When considering Office 365, organizations that manage their Microsoft Exchange email system in-house are faced with an important question: should we move our email to Office 365 or keep our Exchange servers in-house?

Each option has its pros and cons. This article will guide you through some of them, so you can best decide whether Exchange on-premises or Exchange Online is the best solution for your organization.

Advantages of running Microsoft Exchange on-premises

1. You keep full control of your activities

The hardware and email platform are all yours. You decide on the configuration, the upgrades and changes, as well as the timing. The full maintenance is your responsibility, including the installation of updates regularly provided by Microsoft. You decide on the sizing of your mailboxes. You can implement as many services as you want to provide your users with: ActiveSync, Webmail, public folders, transport rules, etc.

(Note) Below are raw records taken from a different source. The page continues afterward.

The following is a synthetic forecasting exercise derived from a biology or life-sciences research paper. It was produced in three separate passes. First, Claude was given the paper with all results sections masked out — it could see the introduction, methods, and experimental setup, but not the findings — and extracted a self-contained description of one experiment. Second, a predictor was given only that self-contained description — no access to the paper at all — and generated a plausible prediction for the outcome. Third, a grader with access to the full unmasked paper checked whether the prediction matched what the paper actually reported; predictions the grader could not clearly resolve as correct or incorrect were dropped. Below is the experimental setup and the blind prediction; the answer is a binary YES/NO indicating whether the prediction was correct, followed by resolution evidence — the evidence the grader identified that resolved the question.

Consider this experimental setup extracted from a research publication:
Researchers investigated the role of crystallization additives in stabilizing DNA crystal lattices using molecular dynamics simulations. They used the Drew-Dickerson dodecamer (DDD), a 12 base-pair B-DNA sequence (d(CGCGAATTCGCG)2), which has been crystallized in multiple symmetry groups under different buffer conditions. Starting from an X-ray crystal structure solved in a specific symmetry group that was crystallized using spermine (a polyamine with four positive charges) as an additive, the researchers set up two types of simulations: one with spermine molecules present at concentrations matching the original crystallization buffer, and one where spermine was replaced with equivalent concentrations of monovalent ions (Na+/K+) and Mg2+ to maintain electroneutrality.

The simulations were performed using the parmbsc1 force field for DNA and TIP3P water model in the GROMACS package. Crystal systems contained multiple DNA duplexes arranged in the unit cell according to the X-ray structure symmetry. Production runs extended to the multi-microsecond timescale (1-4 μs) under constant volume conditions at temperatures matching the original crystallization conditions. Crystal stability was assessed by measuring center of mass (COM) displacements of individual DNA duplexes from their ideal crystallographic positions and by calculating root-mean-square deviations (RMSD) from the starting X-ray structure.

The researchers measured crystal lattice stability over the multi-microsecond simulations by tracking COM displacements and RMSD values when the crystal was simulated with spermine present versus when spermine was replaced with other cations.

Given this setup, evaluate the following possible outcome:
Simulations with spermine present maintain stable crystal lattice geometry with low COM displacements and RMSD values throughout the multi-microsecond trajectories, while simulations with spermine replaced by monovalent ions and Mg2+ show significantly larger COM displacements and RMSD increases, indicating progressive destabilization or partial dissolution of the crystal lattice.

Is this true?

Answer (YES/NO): YES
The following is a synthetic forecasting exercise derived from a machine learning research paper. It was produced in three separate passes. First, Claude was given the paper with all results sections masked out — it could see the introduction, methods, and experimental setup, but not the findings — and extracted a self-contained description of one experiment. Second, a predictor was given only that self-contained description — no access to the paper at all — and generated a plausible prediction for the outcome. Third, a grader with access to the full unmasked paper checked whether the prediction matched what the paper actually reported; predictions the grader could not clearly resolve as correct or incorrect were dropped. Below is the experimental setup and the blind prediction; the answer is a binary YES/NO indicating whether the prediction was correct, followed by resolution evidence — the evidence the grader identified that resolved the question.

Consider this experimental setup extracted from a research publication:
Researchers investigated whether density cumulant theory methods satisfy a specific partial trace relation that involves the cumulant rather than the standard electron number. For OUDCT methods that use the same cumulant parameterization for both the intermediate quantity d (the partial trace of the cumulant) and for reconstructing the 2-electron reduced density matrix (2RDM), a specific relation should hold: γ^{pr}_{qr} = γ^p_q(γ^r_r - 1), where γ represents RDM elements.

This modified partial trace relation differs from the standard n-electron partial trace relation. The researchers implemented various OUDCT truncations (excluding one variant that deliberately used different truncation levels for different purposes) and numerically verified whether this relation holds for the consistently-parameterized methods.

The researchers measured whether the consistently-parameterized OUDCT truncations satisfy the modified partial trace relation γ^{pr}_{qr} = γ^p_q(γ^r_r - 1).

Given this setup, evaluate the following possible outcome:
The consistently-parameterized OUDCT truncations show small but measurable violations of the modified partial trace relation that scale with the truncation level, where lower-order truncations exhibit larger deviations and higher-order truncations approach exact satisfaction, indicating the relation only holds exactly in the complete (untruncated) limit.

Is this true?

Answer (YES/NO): NO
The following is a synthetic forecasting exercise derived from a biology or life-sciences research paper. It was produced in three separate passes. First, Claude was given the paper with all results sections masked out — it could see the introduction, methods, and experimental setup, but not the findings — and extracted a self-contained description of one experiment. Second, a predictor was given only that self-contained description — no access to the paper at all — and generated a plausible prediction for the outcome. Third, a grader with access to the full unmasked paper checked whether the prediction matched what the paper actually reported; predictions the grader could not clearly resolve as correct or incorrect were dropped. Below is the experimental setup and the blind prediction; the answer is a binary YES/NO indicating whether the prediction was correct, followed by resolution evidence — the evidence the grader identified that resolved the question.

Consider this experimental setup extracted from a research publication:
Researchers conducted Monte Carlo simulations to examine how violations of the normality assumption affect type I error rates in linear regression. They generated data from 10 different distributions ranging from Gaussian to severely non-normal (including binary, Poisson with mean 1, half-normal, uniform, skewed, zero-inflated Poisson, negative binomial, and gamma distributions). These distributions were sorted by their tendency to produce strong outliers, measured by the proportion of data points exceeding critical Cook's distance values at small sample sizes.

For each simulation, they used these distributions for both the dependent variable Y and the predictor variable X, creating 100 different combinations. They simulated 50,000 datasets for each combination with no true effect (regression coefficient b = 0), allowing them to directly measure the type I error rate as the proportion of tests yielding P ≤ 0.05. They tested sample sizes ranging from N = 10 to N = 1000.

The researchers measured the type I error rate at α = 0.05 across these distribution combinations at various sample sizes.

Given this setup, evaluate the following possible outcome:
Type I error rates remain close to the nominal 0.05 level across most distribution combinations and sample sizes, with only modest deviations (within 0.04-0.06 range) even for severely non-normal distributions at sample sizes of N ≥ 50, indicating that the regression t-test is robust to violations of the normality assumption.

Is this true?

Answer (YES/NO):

2. You get more flexibility for your customizations

In-house Exchange servers offer more flexibility when it comes to the integration of third-party applications. As long as both the Exchange and other application servers are hosted on the same local network, it’s much easier to interconnect them. You can set email for your multifunction printers, notifications for your customer relations management applications, communication to receive faxes through email and more.

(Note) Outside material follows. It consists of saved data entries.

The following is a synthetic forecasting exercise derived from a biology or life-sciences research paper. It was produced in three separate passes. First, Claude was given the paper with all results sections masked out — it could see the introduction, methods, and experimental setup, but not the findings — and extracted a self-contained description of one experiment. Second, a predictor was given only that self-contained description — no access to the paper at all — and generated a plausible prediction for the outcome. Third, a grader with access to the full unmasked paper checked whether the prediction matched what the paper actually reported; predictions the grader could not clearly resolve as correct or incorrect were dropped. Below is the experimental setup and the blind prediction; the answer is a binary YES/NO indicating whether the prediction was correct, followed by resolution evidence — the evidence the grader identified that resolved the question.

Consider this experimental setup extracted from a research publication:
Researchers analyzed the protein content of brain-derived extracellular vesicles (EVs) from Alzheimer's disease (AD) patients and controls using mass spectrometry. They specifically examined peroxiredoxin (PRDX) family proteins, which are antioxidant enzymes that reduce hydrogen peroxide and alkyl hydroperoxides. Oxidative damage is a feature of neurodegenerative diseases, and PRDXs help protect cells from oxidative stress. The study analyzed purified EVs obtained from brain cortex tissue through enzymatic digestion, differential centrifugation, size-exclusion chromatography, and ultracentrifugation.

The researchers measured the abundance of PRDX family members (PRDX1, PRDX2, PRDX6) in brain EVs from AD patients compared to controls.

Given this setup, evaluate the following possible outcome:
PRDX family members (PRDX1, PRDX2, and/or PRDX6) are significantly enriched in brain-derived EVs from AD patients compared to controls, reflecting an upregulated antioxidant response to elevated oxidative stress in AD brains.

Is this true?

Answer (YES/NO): YES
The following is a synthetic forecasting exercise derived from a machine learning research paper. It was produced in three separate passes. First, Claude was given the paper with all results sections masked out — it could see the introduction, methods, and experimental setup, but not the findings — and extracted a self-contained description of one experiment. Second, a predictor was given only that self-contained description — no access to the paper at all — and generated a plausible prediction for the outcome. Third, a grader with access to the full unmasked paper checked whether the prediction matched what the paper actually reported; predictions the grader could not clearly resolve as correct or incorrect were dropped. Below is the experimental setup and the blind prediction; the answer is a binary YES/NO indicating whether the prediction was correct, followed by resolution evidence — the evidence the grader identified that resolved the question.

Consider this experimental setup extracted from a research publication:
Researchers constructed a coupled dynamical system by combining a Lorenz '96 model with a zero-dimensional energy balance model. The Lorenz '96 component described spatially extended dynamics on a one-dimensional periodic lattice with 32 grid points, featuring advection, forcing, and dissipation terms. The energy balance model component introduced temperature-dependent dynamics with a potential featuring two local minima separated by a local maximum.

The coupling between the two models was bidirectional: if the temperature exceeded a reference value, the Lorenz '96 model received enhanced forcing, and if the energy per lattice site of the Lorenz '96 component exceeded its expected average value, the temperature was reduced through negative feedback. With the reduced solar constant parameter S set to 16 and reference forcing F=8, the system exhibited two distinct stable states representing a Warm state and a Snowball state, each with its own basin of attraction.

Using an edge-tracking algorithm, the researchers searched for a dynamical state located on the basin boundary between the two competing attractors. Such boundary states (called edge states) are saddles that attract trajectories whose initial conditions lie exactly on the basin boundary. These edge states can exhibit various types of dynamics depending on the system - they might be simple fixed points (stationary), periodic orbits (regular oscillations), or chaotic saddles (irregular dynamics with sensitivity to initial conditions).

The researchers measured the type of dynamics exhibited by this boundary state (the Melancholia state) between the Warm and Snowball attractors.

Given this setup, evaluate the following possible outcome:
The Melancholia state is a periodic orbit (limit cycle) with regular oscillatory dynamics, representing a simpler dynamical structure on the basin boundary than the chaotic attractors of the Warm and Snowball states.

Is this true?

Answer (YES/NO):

3. You control your Exchange data

Your data integrity and longevity depend on you. You decide on the backup timing for your mailbox databases and how the backups are stored or destroyed. Your data is always stored on-premises, whether it’s using online drives, backup tapes or your own remote storage.

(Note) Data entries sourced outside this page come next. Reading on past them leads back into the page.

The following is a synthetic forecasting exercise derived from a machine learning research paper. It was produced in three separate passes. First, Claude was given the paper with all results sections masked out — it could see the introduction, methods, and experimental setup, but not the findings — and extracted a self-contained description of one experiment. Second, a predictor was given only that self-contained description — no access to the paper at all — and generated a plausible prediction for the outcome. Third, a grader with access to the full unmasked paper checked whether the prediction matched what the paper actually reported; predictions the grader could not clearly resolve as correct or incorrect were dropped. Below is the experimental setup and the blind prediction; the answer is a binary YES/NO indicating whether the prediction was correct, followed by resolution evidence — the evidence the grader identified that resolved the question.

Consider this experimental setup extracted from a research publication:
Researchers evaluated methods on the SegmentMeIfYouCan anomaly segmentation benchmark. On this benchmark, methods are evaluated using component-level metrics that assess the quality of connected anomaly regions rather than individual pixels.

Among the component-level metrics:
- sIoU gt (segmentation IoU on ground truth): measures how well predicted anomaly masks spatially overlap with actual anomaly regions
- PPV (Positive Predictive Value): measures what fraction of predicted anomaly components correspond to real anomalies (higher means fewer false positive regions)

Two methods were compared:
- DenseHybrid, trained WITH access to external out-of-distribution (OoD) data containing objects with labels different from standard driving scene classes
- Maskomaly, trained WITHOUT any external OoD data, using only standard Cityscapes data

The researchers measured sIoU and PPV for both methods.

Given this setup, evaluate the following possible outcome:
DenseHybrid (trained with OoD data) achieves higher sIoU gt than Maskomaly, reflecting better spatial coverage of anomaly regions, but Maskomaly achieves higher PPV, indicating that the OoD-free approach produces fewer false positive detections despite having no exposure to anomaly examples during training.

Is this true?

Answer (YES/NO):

Disadvantages of running Microsoft Exchange on-premises

1. You can lose your data

Since your data is stored in your own hardware, if a disaster occurs and you don’t have a proper Disaster Recovery Plan, you might lose your email and servers. Building a business continuity strategy can be very costly, depending on the options you choose.

2. Hardware and licence costs are high

Your initial investment is not the only cost to run Microsoft Exchange on-premises. Maintaining both the hardware and the application requires resources, and an appropriate budget. Your hardware needs to be refreshed or replaced every few years.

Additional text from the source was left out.